Guest Editorial By THOMAS P. TURNER
The pilot of a twin-engine airplane sped through a narrow mountain pass. Low clouds obscured the ridges and peaks; pine trees blurred past just a few hundred feet below, materializing from the mist, flashing dark green beneath the sleek airplane, and zooming into the cloak of mist behind with dizzying speed.
The pilot pressed on, familiarity with the terrain and a business need to get through the pass to the other side giving him confidence, even as conditions worsened. As he knew it would, the pass narrowed until there was no possibility of turning around, certainly not at the aircraft’s fast cruising speed. Suddenly something went incredibly wrong, and a ball of what remained of the aircraft came to a gnarled rest at the end of a 700-foot-long impact scar.
I won’t cite the specific crash involved out of respect for all involved and in the absence of a compete investigation. Any specific incident to which you may link this narrative is entirely the result of your imagination. In numerous chat rooms and Internet bulletin boards, however, many pilots praised this pilot’s final flight with these supposedly comforting words: “He died doing what he loved.”

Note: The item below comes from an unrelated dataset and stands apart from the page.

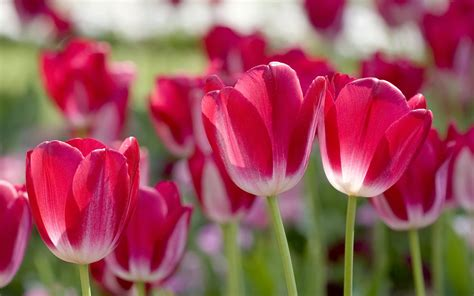 wallpaper tulips free wallpapers red tulips desktop wallpapers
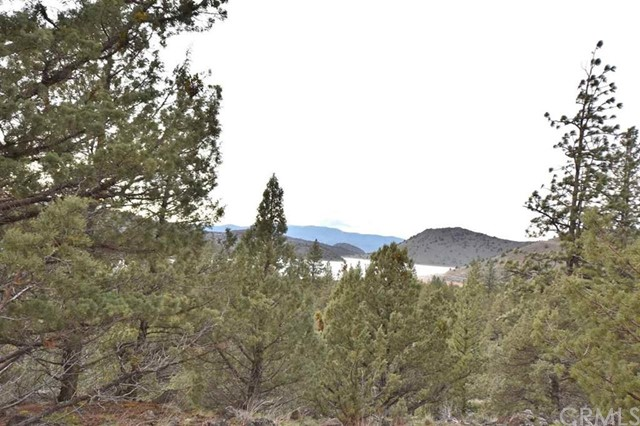 0 Lot 132 Mount Blanch Place, Weed, CA 96094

Tragically, the pilot was not alone in the aircraft. Two trusting passengers, pilots themselves but newcomers to mountain flying, also died in the crash. They were likely awed by his great experience in such conditions, and were entirely dependent upon the judgment of the pilot-in-command. It happened so quickly they probably held the pilot in great esteem and admiration all the way to the instant of their death.
I spent a good part of a day recently helping the brother of one of the passengers cope with the loss, and provide his family information and pictures of the passenger’s own airplane to be used at his funeral. It certainly would be of no comfort to the families and friends of the two passengers to say their passing was okay because their pilot died doing what he loved.
An airshow performer — again, not the one you are thinking of — brought the stunt plane past the review stand in inverted flight. Nearing airshow center, before the heart of the viewing crowd, he misjudged his maneuver and the airplane snapped over, exploding into the ground almost faster than the brain can contemplate. A second show performer was caught up in the crash and died also.
Again the chat lines lit up: Their loss is tragic, but at least “they both died doing what they loved.” Except the pilot had a family and many, many friends. The second performer was engaged to be married and was extremely well known and liked in the aviation community. I spent several days helping a close friend of one of those involved reconcile with the sudden and tragic loss.
None of those who died would have voluntarily chosen the experience. I would not “love” leaving this world in an event that exposed my lack of judgment, removed a vital aircraft from the declining fleet, gave general aviation opponents powerful ammunition to attack our freedom of flight, impacted my business so as to potentially cost others their jobs and, most importantly, so adversely affected my family and so carelessly ripped others out of the lives of their family and friends.
If someone ever eulogizes me saying I died doing what I loved, it would mean I completed a safe and satisfying flight where no one was hurt and the airplane was ready for its next steward. After landing I had a quiet evening with my family, and I died peacefully in my sleep, contemplating the beauty of my last flight in my dreams.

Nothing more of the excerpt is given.